**WORK TO BE COMPLETED**
Would you transcribe the line that holds "United States, site lebec_CA-17." and all the lines below it, through the final one, exactly and with nothing else?

**DATA IN THIS EXERCISE**
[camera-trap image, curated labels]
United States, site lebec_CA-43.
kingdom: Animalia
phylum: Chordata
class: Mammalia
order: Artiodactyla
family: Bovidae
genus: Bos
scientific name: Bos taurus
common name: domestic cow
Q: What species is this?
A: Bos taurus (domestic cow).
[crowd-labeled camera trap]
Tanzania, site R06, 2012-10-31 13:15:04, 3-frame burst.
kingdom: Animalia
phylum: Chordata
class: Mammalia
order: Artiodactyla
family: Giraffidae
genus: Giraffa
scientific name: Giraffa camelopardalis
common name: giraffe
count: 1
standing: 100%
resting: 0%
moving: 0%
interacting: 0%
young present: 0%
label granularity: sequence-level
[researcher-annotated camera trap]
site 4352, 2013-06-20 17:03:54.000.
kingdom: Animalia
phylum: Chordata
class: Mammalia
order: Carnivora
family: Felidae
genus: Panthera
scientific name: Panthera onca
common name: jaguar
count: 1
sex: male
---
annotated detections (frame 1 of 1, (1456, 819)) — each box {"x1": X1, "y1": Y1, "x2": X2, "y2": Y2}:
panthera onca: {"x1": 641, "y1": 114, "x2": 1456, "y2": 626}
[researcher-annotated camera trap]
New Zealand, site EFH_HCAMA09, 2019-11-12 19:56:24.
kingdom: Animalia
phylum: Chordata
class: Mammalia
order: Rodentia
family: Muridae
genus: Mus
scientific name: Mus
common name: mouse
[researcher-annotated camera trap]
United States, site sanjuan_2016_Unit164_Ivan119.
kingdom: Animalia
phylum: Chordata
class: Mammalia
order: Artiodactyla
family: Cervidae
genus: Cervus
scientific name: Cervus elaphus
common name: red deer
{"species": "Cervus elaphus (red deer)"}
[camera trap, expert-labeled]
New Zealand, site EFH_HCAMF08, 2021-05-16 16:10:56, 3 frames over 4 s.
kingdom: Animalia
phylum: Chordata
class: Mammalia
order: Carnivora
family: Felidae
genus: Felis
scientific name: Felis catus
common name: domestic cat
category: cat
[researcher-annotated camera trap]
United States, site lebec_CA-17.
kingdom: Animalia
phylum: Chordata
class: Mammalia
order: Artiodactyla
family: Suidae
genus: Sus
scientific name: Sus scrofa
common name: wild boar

**SOLUTION FOR THIS PROBLEM**
United States, site lebec_CA-17.
kingdom: Animalia
phylum: Chordata
class: Mammalia
order: Artiodactyla
family: Suidae
genus: Sus
scientific name: Sus scrofa
common name: wild boar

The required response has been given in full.